Exercise aim: Where does the string "scenarios" appear in the records? Copy each line that holds it.

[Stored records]
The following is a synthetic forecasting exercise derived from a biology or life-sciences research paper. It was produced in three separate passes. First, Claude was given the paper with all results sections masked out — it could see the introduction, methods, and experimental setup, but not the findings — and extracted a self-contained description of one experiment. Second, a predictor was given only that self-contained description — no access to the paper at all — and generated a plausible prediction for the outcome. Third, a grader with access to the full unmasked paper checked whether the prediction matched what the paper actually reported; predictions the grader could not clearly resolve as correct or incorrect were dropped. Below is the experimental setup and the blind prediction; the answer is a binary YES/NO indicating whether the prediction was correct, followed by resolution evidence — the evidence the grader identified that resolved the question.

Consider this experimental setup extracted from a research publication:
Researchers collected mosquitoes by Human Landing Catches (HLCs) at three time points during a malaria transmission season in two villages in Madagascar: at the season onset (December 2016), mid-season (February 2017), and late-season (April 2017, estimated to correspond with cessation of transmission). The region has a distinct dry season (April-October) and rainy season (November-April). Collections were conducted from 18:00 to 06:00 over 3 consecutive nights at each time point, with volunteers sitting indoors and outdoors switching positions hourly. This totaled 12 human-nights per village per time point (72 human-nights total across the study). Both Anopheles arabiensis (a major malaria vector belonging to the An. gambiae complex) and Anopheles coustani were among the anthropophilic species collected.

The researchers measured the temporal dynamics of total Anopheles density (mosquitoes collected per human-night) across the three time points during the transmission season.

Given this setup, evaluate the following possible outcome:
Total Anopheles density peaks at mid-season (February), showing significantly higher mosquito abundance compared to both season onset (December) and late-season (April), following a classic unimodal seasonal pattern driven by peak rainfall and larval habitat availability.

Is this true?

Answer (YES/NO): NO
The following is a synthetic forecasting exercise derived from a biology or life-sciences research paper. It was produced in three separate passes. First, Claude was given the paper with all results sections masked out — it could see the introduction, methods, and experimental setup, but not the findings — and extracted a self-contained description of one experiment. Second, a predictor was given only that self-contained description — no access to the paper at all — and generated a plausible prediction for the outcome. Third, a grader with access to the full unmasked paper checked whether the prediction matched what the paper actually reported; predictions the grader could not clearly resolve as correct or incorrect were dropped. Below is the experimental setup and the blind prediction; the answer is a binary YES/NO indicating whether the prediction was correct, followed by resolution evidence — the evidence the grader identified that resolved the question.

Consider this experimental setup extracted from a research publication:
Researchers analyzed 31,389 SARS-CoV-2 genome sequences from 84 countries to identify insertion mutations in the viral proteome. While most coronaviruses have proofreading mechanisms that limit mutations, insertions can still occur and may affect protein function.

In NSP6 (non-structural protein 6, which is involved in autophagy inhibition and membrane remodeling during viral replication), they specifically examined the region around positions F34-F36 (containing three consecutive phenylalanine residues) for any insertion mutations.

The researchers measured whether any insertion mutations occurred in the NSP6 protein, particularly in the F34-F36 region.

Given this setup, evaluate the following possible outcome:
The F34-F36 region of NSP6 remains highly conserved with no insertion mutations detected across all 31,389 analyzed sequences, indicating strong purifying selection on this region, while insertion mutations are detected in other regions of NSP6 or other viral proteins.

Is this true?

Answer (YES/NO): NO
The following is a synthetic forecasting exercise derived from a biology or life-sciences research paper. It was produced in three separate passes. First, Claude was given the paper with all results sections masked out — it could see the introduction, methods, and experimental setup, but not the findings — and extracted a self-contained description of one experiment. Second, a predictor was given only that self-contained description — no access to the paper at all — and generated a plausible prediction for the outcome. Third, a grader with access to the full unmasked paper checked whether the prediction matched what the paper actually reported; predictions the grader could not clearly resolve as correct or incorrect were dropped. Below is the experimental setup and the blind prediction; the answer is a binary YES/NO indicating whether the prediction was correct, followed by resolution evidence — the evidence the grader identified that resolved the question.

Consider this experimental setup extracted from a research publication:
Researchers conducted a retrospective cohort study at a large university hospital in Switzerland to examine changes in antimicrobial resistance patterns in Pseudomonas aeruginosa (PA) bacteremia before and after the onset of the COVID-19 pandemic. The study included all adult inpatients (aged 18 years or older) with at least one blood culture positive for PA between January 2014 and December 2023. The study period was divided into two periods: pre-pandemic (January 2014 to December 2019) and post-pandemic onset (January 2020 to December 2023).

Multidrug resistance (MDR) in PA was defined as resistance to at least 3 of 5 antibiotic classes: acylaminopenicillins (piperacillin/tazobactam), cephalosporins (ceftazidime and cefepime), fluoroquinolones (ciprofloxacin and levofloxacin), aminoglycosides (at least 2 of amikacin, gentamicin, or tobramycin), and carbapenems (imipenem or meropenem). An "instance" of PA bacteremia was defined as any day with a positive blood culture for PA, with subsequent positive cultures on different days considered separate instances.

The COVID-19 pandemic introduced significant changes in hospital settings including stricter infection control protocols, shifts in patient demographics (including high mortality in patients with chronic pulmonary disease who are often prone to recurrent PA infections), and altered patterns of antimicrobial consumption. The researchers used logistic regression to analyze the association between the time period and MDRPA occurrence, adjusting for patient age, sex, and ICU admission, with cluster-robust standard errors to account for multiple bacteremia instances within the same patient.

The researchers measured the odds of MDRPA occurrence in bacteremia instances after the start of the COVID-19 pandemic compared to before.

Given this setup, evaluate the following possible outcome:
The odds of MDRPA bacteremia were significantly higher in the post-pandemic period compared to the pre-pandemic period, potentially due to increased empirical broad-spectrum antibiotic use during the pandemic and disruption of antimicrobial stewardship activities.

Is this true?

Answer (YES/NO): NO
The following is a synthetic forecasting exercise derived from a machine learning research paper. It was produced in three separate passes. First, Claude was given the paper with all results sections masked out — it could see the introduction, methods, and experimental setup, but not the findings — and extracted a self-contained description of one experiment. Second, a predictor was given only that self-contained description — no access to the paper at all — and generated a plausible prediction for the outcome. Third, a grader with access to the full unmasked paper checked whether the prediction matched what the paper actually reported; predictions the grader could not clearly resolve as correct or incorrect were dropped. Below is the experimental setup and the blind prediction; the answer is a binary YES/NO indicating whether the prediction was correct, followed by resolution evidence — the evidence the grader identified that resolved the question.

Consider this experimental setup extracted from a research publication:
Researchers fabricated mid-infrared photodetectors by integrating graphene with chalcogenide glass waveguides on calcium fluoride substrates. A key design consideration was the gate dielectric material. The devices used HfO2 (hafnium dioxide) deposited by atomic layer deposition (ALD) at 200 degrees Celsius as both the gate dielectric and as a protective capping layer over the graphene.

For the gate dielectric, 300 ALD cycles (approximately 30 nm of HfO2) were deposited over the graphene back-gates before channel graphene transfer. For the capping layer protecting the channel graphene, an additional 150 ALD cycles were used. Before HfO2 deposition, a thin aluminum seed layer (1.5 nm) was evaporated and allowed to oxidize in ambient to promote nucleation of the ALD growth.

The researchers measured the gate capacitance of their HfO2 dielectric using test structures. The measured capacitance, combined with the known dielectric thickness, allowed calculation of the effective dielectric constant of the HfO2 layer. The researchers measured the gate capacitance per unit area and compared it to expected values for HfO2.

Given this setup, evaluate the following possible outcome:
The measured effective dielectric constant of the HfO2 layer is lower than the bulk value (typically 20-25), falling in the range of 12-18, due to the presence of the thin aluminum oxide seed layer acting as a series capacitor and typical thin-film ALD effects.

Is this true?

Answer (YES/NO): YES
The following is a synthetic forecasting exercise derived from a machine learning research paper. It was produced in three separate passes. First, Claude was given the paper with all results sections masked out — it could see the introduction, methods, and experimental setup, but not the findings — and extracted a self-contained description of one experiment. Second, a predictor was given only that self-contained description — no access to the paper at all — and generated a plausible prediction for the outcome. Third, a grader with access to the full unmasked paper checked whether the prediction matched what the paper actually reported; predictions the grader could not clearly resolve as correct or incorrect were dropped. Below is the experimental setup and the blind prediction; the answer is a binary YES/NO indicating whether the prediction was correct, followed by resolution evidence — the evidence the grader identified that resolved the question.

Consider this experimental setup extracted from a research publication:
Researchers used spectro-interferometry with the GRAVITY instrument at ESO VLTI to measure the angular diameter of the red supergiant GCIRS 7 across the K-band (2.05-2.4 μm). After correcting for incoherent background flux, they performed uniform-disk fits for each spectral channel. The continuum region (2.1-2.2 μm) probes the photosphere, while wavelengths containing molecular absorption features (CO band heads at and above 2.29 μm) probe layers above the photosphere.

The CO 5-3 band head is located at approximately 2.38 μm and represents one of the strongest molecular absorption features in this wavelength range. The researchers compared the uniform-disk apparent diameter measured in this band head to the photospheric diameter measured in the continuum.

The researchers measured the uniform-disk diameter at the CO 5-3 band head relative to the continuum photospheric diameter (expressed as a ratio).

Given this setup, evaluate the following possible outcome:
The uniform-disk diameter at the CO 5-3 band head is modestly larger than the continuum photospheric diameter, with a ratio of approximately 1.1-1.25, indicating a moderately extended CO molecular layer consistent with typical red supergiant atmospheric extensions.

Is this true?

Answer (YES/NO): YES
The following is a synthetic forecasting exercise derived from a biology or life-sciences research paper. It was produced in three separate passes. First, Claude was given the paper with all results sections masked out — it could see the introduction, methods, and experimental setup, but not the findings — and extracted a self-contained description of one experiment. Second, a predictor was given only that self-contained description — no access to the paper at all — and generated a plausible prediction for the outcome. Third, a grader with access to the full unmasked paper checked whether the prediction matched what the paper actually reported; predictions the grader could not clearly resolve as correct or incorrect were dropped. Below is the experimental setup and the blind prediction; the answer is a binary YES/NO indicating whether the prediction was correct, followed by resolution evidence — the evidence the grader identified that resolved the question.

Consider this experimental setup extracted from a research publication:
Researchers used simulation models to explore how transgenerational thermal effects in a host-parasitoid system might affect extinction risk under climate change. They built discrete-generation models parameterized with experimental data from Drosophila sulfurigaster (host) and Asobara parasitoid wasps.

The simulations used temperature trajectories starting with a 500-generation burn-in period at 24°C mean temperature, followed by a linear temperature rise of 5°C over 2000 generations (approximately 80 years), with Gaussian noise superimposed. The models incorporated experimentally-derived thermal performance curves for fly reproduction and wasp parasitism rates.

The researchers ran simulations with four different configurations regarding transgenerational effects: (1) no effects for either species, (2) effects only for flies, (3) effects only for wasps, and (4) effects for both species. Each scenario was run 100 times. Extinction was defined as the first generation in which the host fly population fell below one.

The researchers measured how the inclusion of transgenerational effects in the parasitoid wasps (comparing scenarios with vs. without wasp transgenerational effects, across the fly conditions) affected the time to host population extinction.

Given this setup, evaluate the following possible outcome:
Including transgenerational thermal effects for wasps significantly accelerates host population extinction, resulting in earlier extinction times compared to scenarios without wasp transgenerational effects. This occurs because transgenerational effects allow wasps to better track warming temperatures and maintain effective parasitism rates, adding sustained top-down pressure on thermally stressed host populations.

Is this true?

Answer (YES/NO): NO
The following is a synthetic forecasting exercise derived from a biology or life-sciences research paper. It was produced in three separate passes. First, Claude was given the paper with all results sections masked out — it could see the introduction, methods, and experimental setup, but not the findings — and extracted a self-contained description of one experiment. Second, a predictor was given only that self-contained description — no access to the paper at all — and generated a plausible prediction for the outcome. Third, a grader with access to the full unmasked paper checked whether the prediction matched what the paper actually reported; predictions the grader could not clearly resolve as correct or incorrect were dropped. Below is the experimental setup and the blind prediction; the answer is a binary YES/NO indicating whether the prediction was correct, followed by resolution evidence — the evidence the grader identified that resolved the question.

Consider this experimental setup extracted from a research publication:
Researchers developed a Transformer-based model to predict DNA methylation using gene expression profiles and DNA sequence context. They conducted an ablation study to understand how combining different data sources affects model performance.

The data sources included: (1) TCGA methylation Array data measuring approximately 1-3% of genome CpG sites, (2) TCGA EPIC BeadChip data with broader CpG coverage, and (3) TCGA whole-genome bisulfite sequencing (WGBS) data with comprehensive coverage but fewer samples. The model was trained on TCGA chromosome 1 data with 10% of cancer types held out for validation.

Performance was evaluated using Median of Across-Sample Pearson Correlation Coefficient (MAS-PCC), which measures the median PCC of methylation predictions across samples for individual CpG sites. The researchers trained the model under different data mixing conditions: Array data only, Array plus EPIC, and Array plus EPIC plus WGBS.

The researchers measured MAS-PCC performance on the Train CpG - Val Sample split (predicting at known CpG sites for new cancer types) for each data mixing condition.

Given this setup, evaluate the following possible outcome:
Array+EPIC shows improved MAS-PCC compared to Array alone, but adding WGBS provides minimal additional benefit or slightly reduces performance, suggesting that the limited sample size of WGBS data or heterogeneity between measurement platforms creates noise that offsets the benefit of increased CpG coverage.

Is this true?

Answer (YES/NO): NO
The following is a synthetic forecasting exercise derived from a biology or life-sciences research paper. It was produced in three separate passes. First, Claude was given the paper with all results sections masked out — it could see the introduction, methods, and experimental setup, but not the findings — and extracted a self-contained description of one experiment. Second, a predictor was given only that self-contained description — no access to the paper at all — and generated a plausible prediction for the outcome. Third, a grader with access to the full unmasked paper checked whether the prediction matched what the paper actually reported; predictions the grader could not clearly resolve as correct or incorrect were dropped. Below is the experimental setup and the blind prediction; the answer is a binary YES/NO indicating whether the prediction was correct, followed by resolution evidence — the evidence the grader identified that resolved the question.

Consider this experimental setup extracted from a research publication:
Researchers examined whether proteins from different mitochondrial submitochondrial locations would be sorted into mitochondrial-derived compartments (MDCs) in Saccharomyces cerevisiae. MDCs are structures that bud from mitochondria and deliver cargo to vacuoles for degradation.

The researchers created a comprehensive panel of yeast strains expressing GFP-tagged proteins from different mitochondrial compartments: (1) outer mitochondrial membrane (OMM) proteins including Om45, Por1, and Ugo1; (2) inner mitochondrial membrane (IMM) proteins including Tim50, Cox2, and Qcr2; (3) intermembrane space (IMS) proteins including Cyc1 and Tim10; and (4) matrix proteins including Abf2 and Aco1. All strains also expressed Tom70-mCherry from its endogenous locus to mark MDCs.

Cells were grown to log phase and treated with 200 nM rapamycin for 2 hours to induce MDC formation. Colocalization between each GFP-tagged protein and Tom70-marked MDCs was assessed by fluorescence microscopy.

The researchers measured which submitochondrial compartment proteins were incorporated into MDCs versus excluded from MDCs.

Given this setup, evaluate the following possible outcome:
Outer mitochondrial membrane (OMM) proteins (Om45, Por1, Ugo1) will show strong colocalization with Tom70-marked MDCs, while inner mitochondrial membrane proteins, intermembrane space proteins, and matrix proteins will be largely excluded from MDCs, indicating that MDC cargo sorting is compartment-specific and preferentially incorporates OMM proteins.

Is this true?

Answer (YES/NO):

Task output:
The researchers measured how the inclusion of transgenerational effects in the parasitoid wasps (comparing scenarios with vs. without wasp transgenerational effects, across the fly conditions) affected the time to host population extinction.
Including transgenerational thermal effects for wasps significantly accelerates host population extinction, resulting in earlier extinction times compared to scenarios without wasp transgenerational effects. This occurs because transgenerational effects allow wasps to better track warming temperatures and maintain effective parasitism rates, adding sustained top-down pressure on thermally stressed host populations.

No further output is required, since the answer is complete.